**ARAHAN TUGAS 1**
Tentukan apakah setiap pernyataan berikut sesuai dengan teks tentang ekskomunikasi: (a) para uskup selalu mau memberikan ekskomunikasi; (b) kanon 1397 §2 disebut dalam kaitan dengan partisipasi dalam aborsi; (c) faktor-faktor yang dapat menghentikan ekskomunikasi otomatis terdapat dalam kanon 1321-1325. Jawab masing-masing dengan ya atau tidak, disertai kutipan persis dari teks yang menjadi penentunya.
**ARAHAN TUGAS 2**
Ulangi secara persis bagian teks tentang ekskomunikasi, mulai pada kata-kata yang memuat "Apakah ekskomunikasi masih" dan berhenti setelah "menjadi perhatian publik.".
**ARAHAN TUGAS 3**
Sebutkan semua rujukan kanon yang tercantum dalam teks tentang ekskomunikasi.

**KUTIPAN TERPILIH**
Apakah ekskomunikasi masih terjadi sampai sekarang? Ya, meskipun para uskup tidak selalu mau untuk memberikannya. Mungkin cara yang paling umum terjadi adalah melalui segelintir kanon yang memberikan ekskomunikasi otomatis atau latae sententiae, contohnya: dengan sengaja dan aktif berpartisipasi dalam aborsi (can. 1397 §2) atau melawan ajaran Gereja atau/dan menyebarkan ajaran sesat (can. 1364 §1). Ekskomunikasi otomatis seperti itu mungkin tidak pernah menjadi perhatian publik.

Meskipun terdapat Kode yang mengatur ekskomunikasi secara otomatis, ekskomunikasi tidak selalu berlaku. Ada daftar panjang faktor-faktor yang dapat menghentikan terjadinya ekskomunikasi otomatis (can. 1321-1325). Ditambah lagi, hanya sedikit dari kita yang menyadari bahwa ekskomunikasi itu ada (can. 1323 °2).

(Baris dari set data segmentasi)
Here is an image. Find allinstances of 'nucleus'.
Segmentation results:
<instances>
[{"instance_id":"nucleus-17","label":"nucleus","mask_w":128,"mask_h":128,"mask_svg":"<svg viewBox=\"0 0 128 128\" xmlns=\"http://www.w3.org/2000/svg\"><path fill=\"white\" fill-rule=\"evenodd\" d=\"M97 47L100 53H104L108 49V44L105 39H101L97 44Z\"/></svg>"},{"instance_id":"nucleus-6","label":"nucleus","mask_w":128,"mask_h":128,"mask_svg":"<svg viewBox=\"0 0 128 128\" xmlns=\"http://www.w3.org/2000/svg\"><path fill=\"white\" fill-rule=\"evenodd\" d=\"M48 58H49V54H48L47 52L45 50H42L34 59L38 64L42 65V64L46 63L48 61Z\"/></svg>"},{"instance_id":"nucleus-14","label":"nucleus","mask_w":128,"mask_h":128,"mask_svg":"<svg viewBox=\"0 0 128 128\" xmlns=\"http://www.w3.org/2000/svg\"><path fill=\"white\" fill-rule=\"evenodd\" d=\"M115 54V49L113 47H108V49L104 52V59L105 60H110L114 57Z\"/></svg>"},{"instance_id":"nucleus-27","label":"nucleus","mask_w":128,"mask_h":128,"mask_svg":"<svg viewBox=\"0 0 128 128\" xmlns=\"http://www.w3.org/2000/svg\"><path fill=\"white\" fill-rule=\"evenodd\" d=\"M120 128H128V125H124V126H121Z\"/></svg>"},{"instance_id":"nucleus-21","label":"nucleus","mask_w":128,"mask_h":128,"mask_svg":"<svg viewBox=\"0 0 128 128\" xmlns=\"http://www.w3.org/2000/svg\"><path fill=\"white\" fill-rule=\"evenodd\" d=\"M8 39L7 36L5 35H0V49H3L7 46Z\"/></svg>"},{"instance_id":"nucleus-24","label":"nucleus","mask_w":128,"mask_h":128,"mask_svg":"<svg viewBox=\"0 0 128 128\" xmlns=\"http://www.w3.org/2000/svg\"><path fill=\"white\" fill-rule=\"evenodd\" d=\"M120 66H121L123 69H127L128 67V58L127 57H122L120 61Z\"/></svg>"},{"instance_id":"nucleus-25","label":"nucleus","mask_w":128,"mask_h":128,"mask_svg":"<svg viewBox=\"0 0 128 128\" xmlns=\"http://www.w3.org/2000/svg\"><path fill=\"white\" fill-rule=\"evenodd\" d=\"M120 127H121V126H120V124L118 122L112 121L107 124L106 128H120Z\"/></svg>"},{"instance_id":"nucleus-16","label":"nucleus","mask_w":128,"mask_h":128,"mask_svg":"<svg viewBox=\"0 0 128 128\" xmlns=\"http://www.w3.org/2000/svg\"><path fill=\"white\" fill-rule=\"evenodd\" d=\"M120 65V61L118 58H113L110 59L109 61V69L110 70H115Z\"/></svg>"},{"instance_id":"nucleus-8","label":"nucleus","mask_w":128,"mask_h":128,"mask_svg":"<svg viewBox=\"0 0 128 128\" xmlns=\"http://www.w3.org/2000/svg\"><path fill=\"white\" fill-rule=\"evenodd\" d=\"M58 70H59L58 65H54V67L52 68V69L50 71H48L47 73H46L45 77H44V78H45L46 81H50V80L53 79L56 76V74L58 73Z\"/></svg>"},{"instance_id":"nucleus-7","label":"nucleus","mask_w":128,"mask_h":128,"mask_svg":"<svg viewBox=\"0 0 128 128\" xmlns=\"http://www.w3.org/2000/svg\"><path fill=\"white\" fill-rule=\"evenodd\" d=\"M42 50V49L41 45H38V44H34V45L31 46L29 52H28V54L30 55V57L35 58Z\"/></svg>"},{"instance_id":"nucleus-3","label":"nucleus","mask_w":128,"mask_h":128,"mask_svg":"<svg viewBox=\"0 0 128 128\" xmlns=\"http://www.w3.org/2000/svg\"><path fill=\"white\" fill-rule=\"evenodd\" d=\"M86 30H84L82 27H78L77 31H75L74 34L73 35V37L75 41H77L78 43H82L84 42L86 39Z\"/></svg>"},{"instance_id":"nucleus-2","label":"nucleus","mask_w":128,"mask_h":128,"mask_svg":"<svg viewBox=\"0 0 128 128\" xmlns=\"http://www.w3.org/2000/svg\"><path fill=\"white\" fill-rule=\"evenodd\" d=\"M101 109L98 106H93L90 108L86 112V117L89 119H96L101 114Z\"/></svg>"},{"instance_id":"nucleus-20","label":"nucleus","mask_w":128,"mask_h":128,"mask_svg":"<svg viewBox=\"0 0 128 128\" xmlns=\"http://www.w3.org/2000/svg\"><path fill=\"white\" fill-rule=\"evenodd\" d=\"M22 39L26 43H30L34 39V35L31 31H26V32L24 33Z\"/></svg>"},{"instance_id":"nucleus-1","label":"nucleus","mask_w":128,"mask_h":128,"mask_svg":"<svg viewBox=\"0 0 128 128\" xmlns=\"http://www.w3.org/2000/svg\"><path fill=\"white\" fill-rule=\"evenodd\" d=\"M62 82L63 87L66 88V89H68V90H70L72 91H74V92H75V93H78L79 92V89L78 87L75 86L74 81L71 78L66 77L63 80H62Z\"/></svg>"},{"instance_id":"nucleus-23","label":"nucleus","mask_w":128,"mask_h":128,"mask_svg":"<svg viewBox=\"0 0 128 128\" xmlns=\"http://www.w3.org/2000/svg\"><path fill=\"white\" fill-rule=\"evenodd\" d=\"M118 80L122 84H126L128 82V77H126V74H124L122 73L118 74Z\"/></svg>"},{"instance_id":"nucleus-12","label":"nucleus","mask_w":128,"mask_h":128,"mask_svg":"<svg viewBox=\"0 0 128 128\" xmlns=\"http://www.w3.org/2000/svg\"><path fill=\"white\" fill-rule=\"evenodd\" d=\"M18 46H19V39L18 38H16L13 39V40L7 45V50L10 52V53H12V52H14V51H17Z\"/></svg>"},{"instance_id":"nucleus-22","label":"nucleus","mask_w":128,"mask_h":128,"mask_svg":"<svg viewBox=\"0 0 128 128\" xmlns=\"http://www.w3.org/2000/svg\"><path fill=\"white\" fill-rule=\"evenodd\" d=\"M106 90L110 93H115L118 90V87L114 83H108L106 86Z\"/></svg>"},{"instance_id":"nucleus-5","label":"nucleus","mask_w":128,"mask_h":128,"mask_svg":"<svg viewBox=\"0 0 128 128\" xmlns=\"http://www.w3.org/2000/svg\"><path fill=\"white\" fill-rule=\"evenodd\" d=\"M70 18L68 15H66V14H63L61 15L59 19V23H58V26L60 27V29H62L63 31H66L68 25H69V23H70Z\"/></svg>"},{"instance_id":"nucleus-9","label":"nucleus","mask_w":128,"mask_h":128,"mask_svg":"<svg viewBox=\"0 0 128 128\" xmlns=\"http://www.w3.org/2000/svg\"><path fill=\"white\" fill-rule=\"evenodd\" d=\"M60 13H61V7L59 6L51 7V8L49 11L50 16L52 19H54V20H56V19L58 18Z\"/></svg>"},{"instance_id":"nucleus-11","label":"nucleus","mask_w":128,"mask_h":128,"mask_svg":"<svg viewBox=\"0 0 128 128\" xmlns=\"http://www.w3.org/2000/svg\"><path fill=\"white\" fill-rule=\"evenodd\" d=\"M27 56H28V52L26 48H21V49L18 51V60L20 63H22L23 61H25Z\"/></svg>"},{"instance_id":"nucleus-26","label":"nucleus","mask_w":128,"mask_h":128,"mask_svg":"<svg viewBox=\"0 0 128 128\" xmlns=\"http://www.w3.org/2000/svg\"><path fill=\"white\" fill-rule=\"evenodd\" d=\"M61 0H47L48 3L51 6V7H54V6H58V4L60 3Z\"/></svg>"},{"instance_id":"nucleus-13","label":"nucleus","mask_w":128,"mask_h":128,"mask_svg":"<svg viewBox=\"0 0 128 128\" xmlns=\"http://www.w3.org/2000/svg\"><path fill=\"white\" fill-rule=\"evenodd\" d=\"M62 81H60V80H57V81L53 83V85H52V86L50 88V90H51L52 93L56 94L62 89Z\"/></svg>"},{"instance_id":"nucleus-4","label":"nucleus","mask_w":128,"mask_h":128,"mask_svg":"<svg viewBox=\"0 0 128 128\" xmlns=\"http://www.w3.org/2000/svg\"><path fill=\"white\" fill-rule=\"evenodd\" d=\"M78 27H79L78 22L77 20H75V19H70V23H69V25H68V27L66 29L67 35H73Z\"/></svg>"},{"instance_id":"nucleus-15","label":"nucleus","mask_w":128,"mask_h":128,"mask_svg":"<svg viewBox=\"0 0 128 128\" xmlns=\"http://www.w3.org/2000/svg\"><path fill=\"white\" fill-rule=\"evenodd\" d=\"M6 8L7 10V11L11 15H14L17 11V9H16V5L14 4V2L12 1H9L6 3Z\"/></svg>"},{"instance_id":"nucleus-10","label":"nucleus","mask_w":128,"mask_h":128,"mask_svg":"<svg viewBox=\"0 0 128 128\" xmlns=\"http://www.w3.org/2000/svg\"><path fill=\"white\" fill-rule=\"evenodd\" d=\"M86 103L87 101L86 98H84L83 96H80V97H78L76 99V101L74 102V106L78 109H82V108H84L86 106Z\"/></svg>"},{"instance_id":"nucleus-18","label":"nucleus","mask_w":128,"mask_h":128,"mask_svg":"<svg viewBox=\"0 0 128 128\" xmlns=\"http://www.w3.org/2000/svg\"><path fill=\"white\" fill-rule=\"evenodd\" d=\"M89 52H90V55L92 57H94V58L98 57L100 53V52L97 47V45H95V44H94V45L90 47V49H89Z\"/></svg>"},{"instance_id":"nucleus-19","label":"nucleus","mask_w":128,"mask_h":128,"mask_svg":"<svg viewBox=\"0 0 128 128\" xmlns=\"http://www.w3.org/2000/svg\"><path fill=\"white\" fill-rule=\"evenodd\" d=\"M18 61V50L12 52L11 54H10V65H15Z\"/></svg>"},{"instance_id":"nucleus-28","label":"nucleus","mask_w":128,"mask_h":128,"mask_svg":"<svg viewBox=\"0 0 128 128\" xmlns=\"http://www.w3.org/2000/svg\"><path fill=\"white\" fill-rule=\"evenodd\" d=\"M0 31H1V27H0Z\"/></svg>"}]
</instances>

**JAWABAN TUGAS 1**
(a) Tidak. Teks menyatakan "Ya, meskipun para uskup tidak selalu mau untuk memberikannya."
(b) Ya. Teks menyatakan "dengan sengaja dan aktif berpartisipasi dalam aborsi (can. 1397 §2)".
(c) Ya. Teks menyatakan "Ada daftar panjang faktor-faktor yang dapat menghentikan terjadinya ekskomunikasi otomatis (can. 1321-1325)."

**JAWABAN TUGAS 2**
Apakah ekskomunikasi masih terjadi sampai sekarang? Ya, meskipun para uskup tidak selalu mau untuk memberikannya. Mungkin cara yang paling umum terjadi adalah melalui segelintir kanon yang memberikan ekskomunikasi otomatis atau latae sententiae, contohnya: dengan sengaja dan aktif berpartisipasi dalam aborsi (can. 1397 §2) atau melawan ajaran Gereja atau/dan menyebarkan ajaran sesat (can. 1364 §1). Ekskomunikasi otomatis seperti itu mungkin tidak pernah menjadi perhatian publik.

**JAWABAN TUGAS 3**
can. 1397 §2
can. 1364 §1
can. 1321-1325
can. 1323 °2